- EXERCISE DESCRIPTION
Keep the pictures out while you transcribe the listing below exactly.

————————

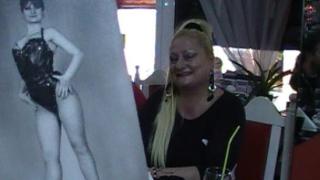 Мис Валентини: Израснах в метох, а станах първата българска стриптийзьорка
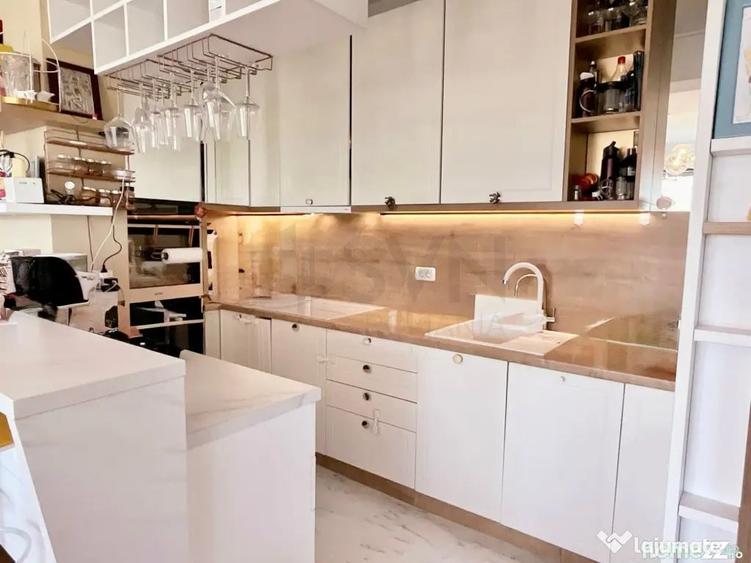 Apartament cu 4 camere decomandat în Lacul Tei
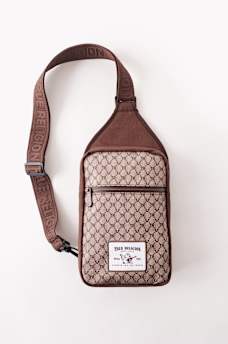 ALLOVER PRINT PATCH SLING, image 1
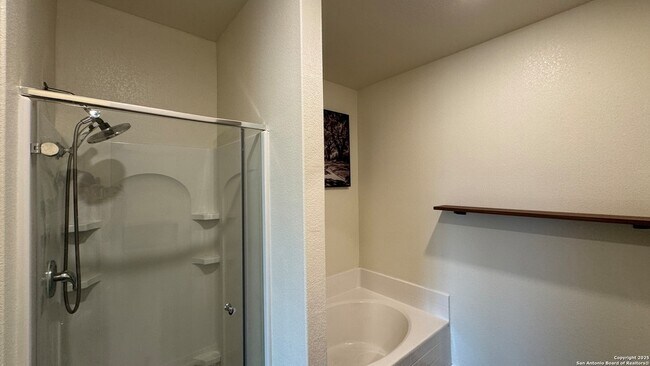 Building Photo - 3146 Gilbert Garden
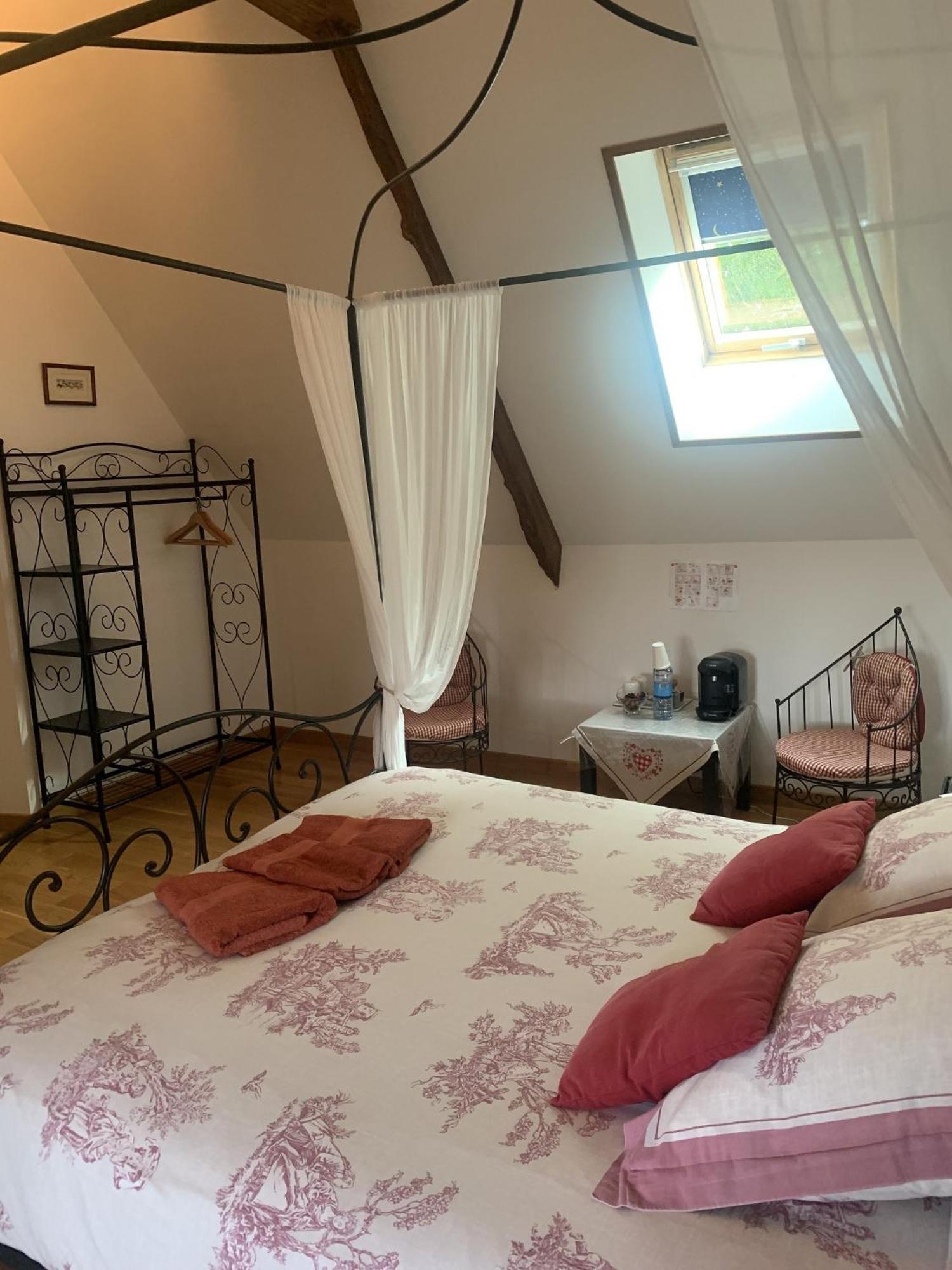 Le Clos Des Tilleuls D Day Home, Chambres D'Hotes, Suite Avec Sauna Privatif, Suite Avec Balneotherapie Privative, En Supplement Option Spa Bain A Remous La Vendelée Exterior foto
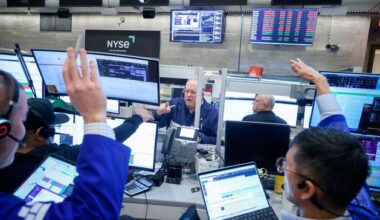 Irish shares hit amid declines in Europe and US stock markets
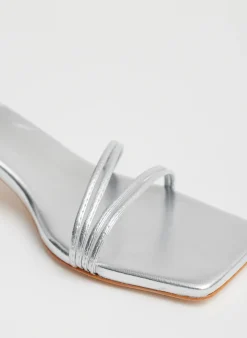 Heels|Sandals><noscript><img width=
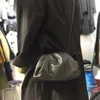 バッグトップクロスボディスタイルの手作りの本物のレイヤーカウハイドショルダーレザークラウド小さな森の女性用カジュアルバッグ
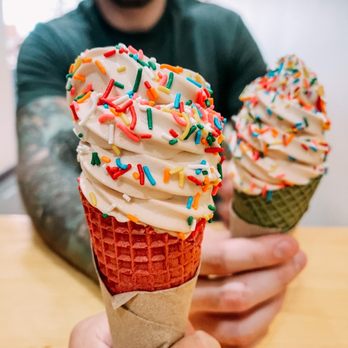 Sugar Pine Creamery - Tres leches and sweet corn soft serve - Ice Cream & Frozen Yogurt Near Me - Plano, Texas Sugar Pine Creamery - Tres leches and sweet corn soft serve - Ice Cream & Frozen Yogurt Near Me - Plano, Texas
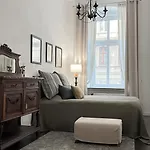 Emerald Art Maison - 94 M2, 2 Bedrooms, 2 Bathrooms, Riverside Old Town アパート *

————————

- RESPONSE TO THE EXERCISE
 Мис Валентини: Израснах в метох, а станах първата българска стриптийзьорка
 Apartament cu 4 camere decomandat în Lacul Tei
 ALLOVER PRINT PATCH SLING, image 1
 Building Photo - 3146 Gilbert Garden
 Le Clos Des Tilleuls D Day Home, Chambres D'Hotes, Suite Avec Sauna Privatif, Suite Avec Balneotherapie Privative, En Supplement Option Spa Bain A Remous La Vendelée Exterior foto
 Irish shares hit amid declines in Europe and US stock markets
 Heels|Sandals><noscript><img width=
 バッグトップクロスボディスタイルの手作りの本物のレイヤーカウハイドショルダーレザークラウド小さな森の女性用カジュアルバッグ
 Sugar Pine Creamery - Tres leches and sweet corn soft serve - Ice Cream & Frozen Yogurt Near Me - Plano, Texas Sugar Pine Creamery - Tres leches and sweet corn soft serve - Ice Cream & Frozen Yogurt Near Me - Plano, Texas
 Emerald Art Maison - 94 M2, 2 Bedrooms, 2 Bathrooms, Riverside Old Town アパート *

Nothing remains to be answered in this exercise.